Release Date: 06.24.2010

Presentation Type: Abstracts

Barst RJ1, Ghofrani HA2, Morrell NW3, Hoeper MM4, Olschewski H5, Peacock AJ6, Shapiro S7, Pascoe S8, Quinn DA9.
1. Professor Emerita, Columbia University, New York, NY, USA
2. University Hospital Giessen and Marburg GmbH, Giessen, Germany
3. Addenbrookes and Papworth Hospitals, Cambridge, UK
4. Medizinische Hochschule, Hannover, Germany
5. Medical University Graz Auenbruggerplatz, Graz, Austria
6. Golden Jubilee National Hospital, Glasgow, UK
7. West Los Angeles Veterans Administration Healthcare Center, Los Angeles, CA, USA
8. Novartis Pharma AG, Basel, Switzerland
9. Novartis Pharmaceuticals, Cambridge, MA, USA

BACKGROUND: Pulmonary arterial hypertension (PAH) is a progressive condition with a poor prognosis. Platelet-derived growth factor receptor (PDGFR) signaling plays an important role in the pathobiology of this disease. We previously evaluated the use of imatinib, which inhibits PDGFR activity, in a Phase II randomized clinical trial in PAH to evaluate safety, tolerability, and dosing. That Phase II 24-week study suggested that imatinib is safe and well tolerated, and provided proof of concept for further studies evaluating its efficacy in PAH and suggested that patients on combination therapy with worse hemodynamics appeared to respond better than less impaired patients. This supports the use of agents targeting proliferative growth factor pathways in PAH. Particularly in the most severely affected but an additional study is needed to confirm these findings.
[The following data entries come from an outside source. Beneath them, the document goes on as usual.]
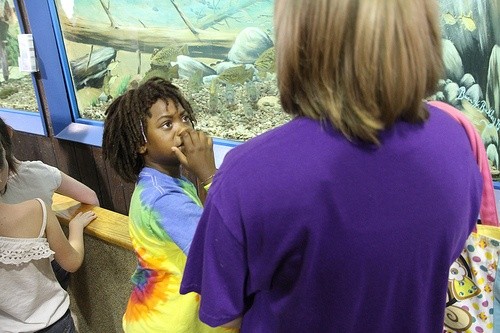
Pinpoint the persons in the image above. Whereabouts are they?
[101,76,241,333]
[0,140,98,333]
[1,116,100,293]
[178,0,481,333]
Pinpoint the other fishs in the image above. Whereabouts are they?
[217,65,253,84]
[176,0,271,32]
[145,64,180,83]
[254,47,276,78]
[240,89,253,119]
[462,15,477,32]
[224,81,236,107]
[187,69,204,91]
[245,78,259,103]
[209,78,218,96]
[149,44,190,66]
[443,13,456,25]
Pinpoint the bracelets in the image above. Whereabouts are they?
[200,172,215,185]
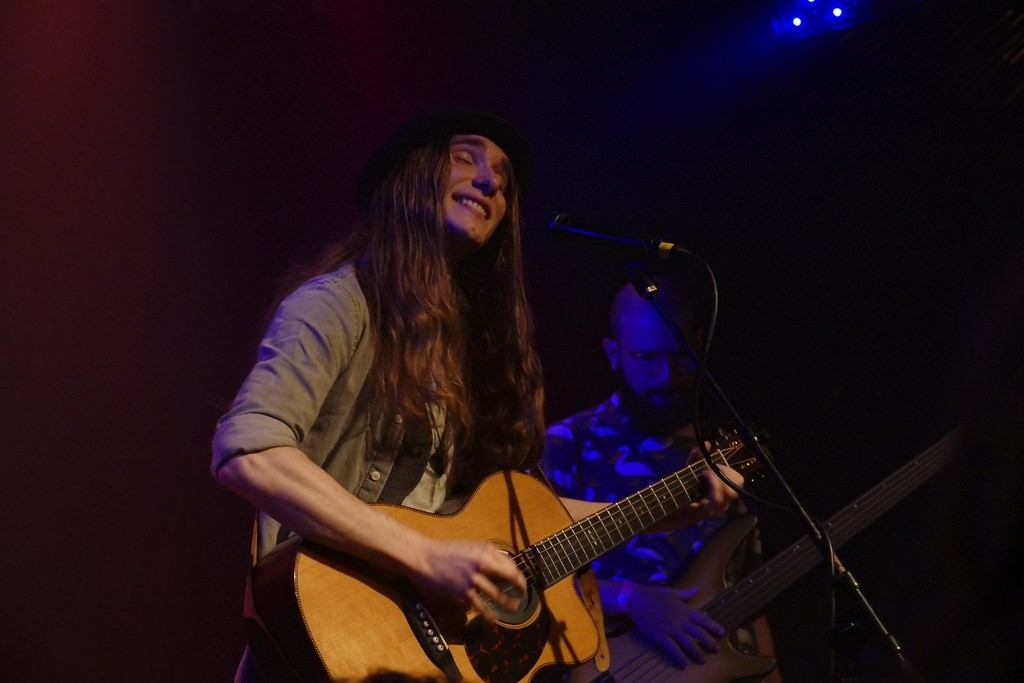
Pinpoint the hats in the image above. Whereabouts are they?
[356,106,539,209]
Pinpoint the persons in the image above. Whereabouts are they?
[205,103,746,682]
[522,277,787,683]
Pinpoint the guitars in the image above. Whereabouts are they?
[563,376,1016,682]
[254,419,777,681]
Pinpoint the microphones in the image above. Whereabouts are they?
[537,209,693,260]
METHODS: The proposed trial will include 200 patients (males and females ≥18 years of age with a diagnosis of severe PAH, defined as symptomatic patients on ≥2 PAH therapies and PVR>1,000, are being enrolled in a Phase III 24-week, multi-center, international, double-blind, placebo-controlled randomized clinical trial evaluating oral imatinib (400 mg q.d.) as add-on therapy for severe PAH. The primary endpoint is 6MWD; secondary endpoints include: time to clinical worsening (TTCW) and hemodynamics. Exploratory endpoints include echocardiography to assess right ventricular performance as a measure of efficacy in PAH treatment. All patients will be on ≥2 PAH therapies (≥3 months); treatment for WHO Class IV subjects must include a prostacyclin analog.

RESULTS: The data on the most severe patients was retrospective and underpowered, but suggested a clinical benefit. The results of the proposed trial will confirm these findings.

CONCLUSIONS: The Phase II data suggested that PAH patients with more severe disease may have the greatest benefit-risk ratio; a new Phase III study is focusing on this group. Use of imatinib in PAH is not recommended until definitive evidence of safety and efficacy has been demonstrated.